# [SEU OBJETIVO]
Reproduza, do texto sobre a peça, o trecho que vai de "Foto: Marilene Cândido" até "queiram se divertir.".

# [TRECHO DO DOCUMENTO]
────────────────────────────────────────
Foto: Marilene Cândido
Elenco em cena

Sucesso entre os adolescentes

“#Meninos e Meninas”, em cartaz no Teatro das Artes, no Shopping da Gávea, na zona sul do Rio de Janeiro, apresenta os dramas vivenciados por adolescentes na passagem por essa etapa da vida. No elenco, estão Anna Rita Cerqueira, Eduardo Mello, Douglas Sampaio, Gabi Cavalcanti, Ingrid Klug, Lucas Cotrim, João Fernandes, entre outros famosos por suas participações em novelas como “Malhação” e “Rebelde”, por exemplo. Afra Gomes e Leandro Goulart assinam juntos o texto e a direção dessa produção que tem tido merecido sucesso entre jovens, mas que também pode ser descoberta por pessoas de outras fases etárias que queiram se divertir.
────────────────────────────────────────
[Dados de ancoragem espacial]
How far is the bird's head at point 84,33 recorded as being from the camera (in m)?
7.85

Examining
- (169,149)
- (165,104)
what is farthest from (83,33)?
────────────────────────────────────────
# [RESPOSTA DO EXERCÍCIO]
Foto: Marilene Cândido
Elenco em cena

Sucesso entre os adolescentes

“#Meninos e Meninas”, em cartaz no Teatro das Artes, no Shopping da Gávea, na zona sul do Rio de Janeiro, apresenta os dramas vivenciados por adolescentes na passagem por essa etapa da vida. No elenco, estão Anna Rita Cerqueira, Eduardo Mello, Douglas Sampaio, Gabi Cavalcanti, Ingrid Klug, Lucas Cotrim, João Fernandes, entre outros famosos por suas participações em novelas como “Malhação” e “Rebelde”, por exemplo. Afra Gomes e Leandro Goulart assinam juntos o texto e a direção dessa produção que tem tido merecido sucesso entre jovens, mas que também pode ser descoberta por pessoas de outras fases etárias que queiram se divertir.